**EXERCISE REQUIREMENTS**
1) In the essay on capitalism, what year did the Museum of Capitalism first open?
2) Carry the essay on capitalism forward, starting after its final sentence.

**EXCERPT TO READ**
○ ○ ○
Depending on who you ask, capitalism is either more dominant than ever — or dying, if not dead.

In 2014, a Museum of Capitalism opened for the first time, as if to commemorate a dying form of life. “The museum began just as capitalism ended,” declared the wall text for the most recent iteration of the travelling museum, at The New School in New York in fall 2019: “slowly, almost imperceptibly, in small moments spread unevenly across space and time.”

But if one were to judge by the avalanche of new books on capitalism, the rumors of its death have been exaggerated. A Columbia University Press book series attempts to place capitalism “squarely back at the center of the American experience.” Yet equally common is talk of crisis, which is often thought of as a conflict or long-term incompatibility between capitalism and democracy. Ink spilled on the putative crisis of capitalism has even provoked its own critique, with other scholars questioning how the narrative of crisis creates opportunities for political actors to “capitalize” on it.

Still other scholars argue that the political economy is in the midst of an epochal change and perhaps now contains features that make a large part of it distinct from capitalism. This is the argument of McKenzie Wark in her book Capital Is Dead: Is This Something Worse?.

I bring all of these different vantage points about capitalism together to underscore what is perhaps an unresolvable explanatory conundrum that almost invariably results from the resurgence of a big concept in the popular imagination: the relation of its definition to its presence or absence in historical time and space.

Whether one thinks capitalism is alive, dead, or dying; flourishing or ending in historical time; a background operation or an all-encompassing machine in a global organization of production has much to do with the importance one places on particular developments going on in the world today, and on how narrow or expansive a definition of capitalism one embraces.

There are those who hold that capitalism is the only system of production that currently exists — everywhere. One finds this view underlying Thomas Piketty’s work, but even more explicitly in the work of others. Branko Milanovic, in Capitalism, Alone, argues that in both the West and the East, two different kinds of capitalism are competing with each other. The rise of Asia, led by China, is the result of the triumph of “state-led political, or authoritarian, capitalism,” which emerged alongside the information and communications technology revolution. And in the West, a “liberal meritocratic capitalism,” which developed originally out of the Industrial Revolution centuries before.
○ ○ ○
**RECORDED INFORMATION**
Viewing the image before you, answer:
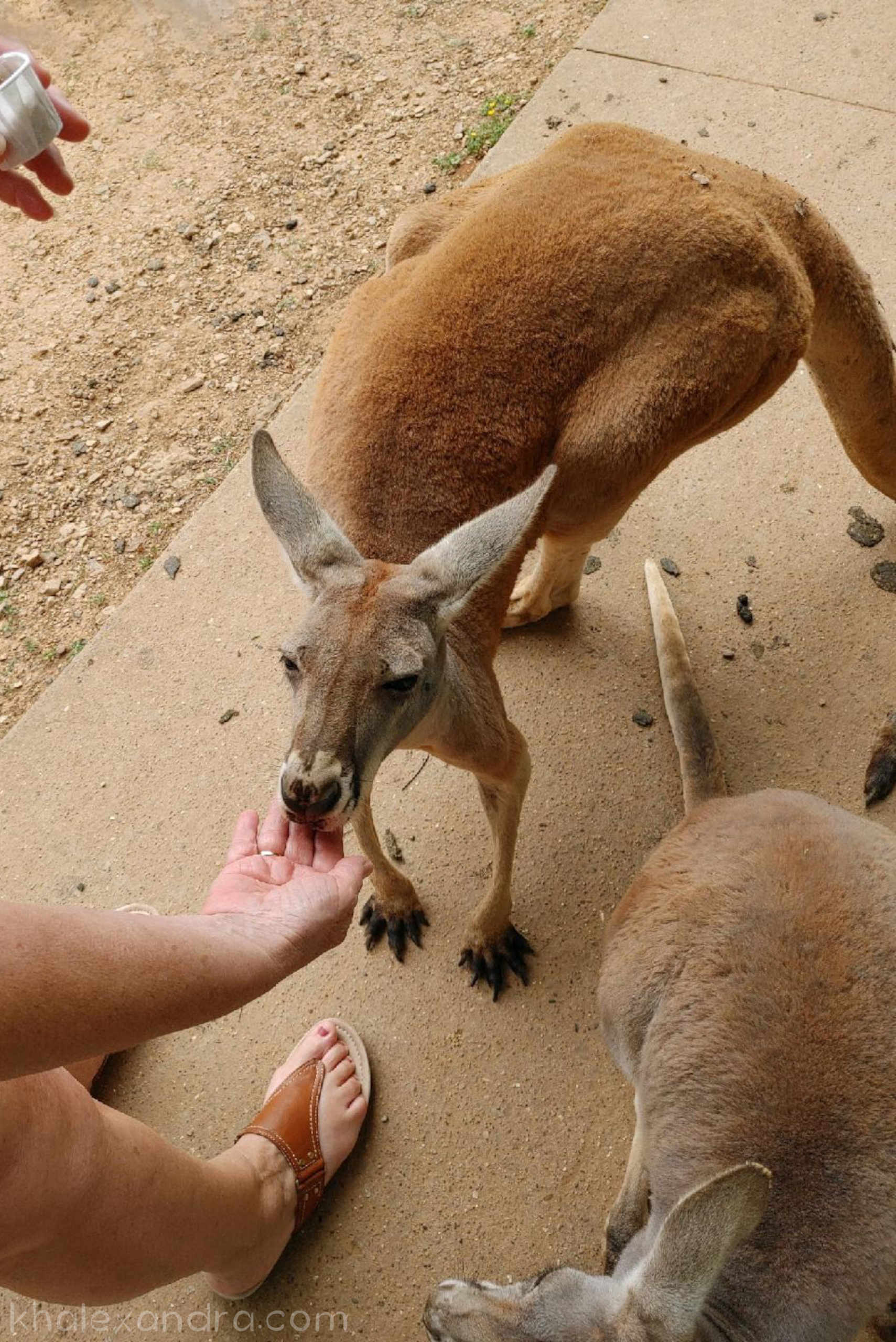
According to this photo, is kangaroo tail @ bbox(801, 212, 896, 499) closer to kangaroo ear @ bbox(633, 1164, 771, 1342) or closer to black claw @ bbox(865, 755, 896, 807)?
black claw @ bbox(865, 755, 896, 807)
○ ○ ○
**TASK-BY-TASK RESULTS**
1) 2014

2)
Both Piketty and Milanovic have always been focused chiefly on the issue of inequality, which both agree is exacerbated when the rate of return on capital is higher than the rate of growth. (Assuming returns on capital are reinvested, and that capitalists are already relatively richer than wage-earners.) Milanovic’s recent book centers on explaining the relative rise of productivity in Asia in the late twentieth century and corresponding fall in global (but not national) inequality along with it. He posits at the outset of the book that this development has to do with “the fact that the entire globe now operates according to the same economic principles — production organized for profit using legally free wage labor and mostly privately owned capital, with decentralized coordination.”

A liberal meritocratic version of capitalism combines this mode of production with a liberal political system based on the rule of law. In order to regulate capitalism and insure optimal economic stability and growth, both liberal and political regimes also require a large administrative state, staffed by professional civil servants.

Milanovic doesn’t explicitly define “capital,” but he uses the concept frequently to refer to wealth. At other times, he identifies capital by referring to the “means of production (capital, land)” — including in his definition both capital and land. Piketty defines it, I think it’s fair to say, expansively, as all “non-human assets,” or what he says is the same — the inequality with which he is most concerned — wealth.

That capitalism is the sole remaining system of organizing production is by now, after the fall of the former Soviet Union, a commonplace view. Scholars in what has been called the New Histories of Capitalism school widely agree that what makes historical study of capitalism important today is our inability to understand contemporary capitalism without delving into its origins and development, with special attention to the epistemological, cultural, and political contexts of its eventual global triumph.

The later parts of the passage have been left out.